Tuesday, November 22, 2005

Natural Law and Divine Command

Jim Ryan argues that natural law theory is a divine command theory. I think his argument misses the point that for the natural law theorist the primary issue for human beings is not biological function but rationality, and, in particular, what is involved in being a rational animal. The natural law theorist isn't appealing to divine choice at all but ultimately to truths deemed necessary. A natural law in the strict sense is just a conclusion that follows from Good is to be sought and evil is to be shunned and other necessary principles, when we add the relevant facts; a natural law in the weaker sense is a principle that has to be followed because its contradictory is conducive to violating a natural law. So for a real natural law theorist, assuming we have a natural law theorist who thinks homosexuality violates natural law, the complaint about homosexuality would not be that we have certain biological functions, but that it is irrational; and one of the reasons a natural law theorist might give for that is an argument about what role biological function should have in our practical reasoning. So the natural law theorist is not pointing to an arbitrary decision in the way a divine command theorist is; he is arguing for what would be, if he is right, a general and universal principle of practical reason. God, in fact, only enters into the matter in the sense that natural reason participates eternal reason. In other words, God's choice only enters into it in that He chose to create beings who were rational. The moral force of the dictates is derived from reason, not from divine intentions about biology, although divine intentions might be relevant to determining how serious the violation of reason is.
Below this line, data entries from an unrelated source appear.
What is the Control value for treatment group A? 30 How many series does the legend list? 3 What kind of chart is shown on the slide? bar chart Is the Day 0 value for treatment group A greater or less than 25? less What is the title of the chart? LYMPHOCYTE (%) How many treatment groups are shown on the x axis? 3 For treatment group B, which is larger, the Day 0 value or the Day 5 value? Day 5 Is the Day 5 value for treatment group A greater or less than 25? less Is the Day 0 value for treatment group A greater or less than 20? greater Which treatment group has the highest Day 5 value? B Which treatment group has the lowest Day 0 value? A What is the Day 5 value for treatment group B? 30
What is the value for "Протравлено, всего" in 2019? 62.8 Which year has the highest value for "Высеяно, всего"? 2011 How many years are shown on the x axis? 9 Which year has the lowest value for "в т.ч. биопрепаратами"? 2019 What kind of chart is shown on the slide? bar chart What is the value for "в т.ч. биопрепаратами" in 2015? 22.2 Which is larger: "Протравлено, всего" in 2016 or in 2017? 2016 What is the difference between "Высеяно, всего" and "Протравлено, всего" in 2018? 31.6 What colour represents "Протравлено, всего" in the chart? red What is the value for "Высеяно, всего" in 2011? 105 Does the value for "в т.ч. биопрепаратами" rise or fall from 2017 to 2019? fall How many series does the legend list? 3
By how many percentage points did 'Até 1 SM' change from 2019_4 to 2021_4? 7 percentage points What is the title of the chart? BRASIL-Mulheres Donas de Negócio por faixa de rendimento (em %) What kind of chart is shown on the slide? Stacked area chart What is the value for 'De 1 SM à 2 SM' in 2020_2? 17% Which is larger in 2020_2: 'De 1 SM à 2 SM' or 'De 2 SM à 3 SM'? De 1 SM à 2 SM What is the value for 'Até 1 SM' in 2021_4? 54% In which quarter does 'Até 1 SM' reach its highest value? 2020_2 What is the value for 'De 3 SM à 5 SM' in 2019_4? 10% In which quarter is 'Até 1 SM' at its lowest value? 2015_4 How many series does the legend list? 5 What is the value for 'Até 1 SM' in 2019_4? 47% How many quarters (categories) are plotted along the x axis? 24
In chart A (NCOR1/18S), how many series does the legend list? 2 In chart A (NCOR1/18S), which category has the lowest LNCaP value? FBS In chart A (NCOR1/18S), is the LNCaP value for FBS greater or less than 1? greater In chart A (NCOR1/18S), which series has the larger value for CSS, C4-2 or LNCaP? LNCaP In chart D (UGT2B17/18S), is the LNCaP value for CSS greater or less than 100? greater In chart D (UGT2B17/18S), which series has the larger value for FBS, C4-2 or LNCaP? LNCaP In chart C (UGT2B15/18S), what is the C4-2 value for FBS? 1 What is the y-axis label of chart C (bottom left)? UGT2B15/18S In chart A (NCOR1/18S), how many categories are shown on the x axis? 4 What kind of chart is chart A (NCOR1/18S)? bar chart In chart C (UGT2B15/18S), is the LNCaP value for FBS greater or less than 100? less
Natural law theory is not a specific morality; it is a theory of law that (1) understands law to be a promulgated dictate of practical reason having authority; (2) holds that there is a higher law than positive law, namely, the moral dictates of practical reason; and (3) regards the principles of the higher law as being universal, for the same reason that any principle of reason is universal: anyone who violates the principle violates reason. This is why any charge of 'naturalistic fallacy' against the natural law theorist is absurd in the first place; the natural law theorist doesn't consider nature as such, but reason. In the face of the charge, the natural law theorist doesn't have to retreat to divine intentions, but simply to point out that the person making the charge is effectively making the absurd demand that morality have nothing to do with practical reason.